I urge all politicians at all levels to be informed about the risks surrounding this sub-standard 911 emergency communication plan for Nova Scotia, and speak out against this dangerous RCMP move if they agree that Nova Scotia should not have all of our emergency eggs in one dangerous basket.
902 397 1305
Note: The 1917 Halifax explosion was equivalent to 2.9 tons of TNT. (Wikipedia)
The 2020 Beirut explosion was equivalent to 1.1 tons of TNT. (Wikipedia)
One CBC Example of Hazardous Material Risk for Dartmouth
Highlights from CBC Article from 2017
Nova Scotia·CBC Investigates
Catastrophic fire ‘will likely occur’ at Halifax explosives depot, military report says
Military officials say risk of a fire might be high, but the risk of an explosion is low
Brett Ruskin · CBC News · Posted: Feb 09, 2017 6:00 AM AT | Last Updated: February 9, 2017
Death, property destruction and severe environmental damage could result from a fire that “will likely occur sometime” at an ammunition depot in the Halifax area, according to an internal military report.

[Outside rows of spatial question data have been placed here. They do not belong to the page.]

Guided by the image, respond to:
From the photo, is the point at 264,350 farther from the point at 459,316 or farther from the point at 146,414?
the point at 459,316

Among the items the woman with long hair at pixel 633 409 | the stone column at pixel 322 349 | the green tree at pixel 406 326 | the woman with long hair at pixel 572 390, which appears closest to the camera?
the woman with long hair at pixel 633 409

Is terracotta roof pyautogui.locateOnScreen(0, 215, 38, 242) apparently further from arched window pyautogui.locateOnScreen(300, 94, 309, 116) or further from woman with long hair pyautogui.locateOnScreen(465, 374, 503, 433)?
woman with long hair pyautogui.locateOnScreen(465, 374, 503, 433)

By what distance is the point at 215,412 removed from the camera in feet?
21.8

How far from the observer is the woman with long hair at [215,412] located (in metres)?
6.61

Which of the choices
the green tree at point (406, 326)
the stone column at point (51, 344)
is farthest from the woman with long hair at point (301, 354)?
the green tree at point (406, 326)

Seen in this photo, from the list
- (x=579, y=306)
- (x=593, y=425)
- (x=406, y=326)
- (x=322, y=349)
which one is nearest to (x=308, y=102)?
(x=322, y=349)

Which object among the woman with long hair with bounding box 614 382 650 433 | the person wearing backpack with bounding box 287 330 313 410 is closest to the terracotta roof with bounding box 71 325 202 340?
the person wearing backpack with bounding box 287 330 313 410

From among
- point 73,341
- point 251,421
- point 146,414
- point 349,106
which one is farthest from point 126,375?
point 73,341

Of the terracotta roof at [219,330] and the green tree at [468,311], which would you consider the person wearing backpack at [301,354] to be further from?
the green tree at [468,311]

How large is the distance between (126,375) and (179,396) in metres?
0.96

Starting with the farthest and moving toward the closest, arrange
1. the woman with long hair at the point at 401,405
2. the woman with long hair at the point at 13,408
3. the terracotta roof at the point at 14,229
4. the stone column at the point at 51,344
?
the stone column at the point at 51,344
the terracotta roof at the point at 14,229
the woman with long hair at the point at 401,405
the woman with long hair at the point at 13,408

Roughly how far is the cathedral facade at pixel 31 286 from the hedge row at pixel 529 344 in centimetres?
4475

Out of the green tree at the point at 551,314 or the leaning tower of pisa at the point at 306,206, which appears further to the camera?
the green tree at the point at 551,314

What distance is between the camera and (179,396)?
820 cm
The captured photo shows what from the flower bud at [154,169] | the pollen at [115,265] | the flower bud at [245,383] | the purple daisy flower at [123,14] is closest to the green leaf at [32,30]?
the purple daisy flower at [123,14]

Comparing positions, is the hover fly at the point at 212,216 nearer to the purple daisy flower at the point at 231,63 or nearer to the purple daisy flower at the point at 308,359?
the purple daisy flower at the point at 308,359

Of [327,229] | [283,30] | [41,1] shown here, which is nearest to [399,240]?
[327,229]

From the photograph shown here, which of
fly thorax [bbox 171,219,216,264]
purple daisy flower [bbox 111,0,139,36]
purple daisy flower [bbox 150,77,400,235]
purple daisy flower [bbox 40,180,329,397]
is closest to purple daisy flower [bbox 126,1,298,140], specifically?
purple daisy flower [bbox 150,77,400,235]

The military assessed the fire risk for the Canadian Forces Ammunition Depot in Bedford, N.S., and prepared a report in 2015 that was recently obtained by CBC News.
It concluded a fire will likely occur there, could be “catastrophic,” and “may cause death of personnel, severe loss of operational capability, destruction of property or severe environmental damage.”
“But if you have an entire magazine building go up, you’re going to be causing damage for kilometres,” he told CBC News.
The depot’s own emergency response guide says non-essential personnel should evacuate 800 to 1,300 metres from fires involving Class 1.1 explosives. That evacuation radius would include Magazine Hill — a major traffic artery near Bedford — as well as part of a residential area.
A source with knowledge of potential risks at the site, who spoke on condition of anonymity, said an evacuation resulting from a serious fire at the Canadian Forces Ammunition Depot in Bedford could affect everything within a five-kilometre radius.
“I would evacuate all of Bedford, half of Sackville, all of Burnside, Fairview, and [the north end] up to the Macdonald Bridge,” the source said.
Halifax has a history of explosive events — most notably the explosion in 1917 following a collision in the harbour involving two ships. There was also a lesser-known incident at CFAD Bedford in 1945. A fire started on the jetty, which sparked a series of explosions that lasted two days and blew out nearly every window in the city.
Bill’s Note: Such an evacuation would include evacuating the proposed RCMP Emergency Communication Center and the RCMP Management and Headquarters FIRST. Who would then manage and co-ordinate public evacuations and emergencies if these two offices were closed first under this planned evacuation? Crazy plan.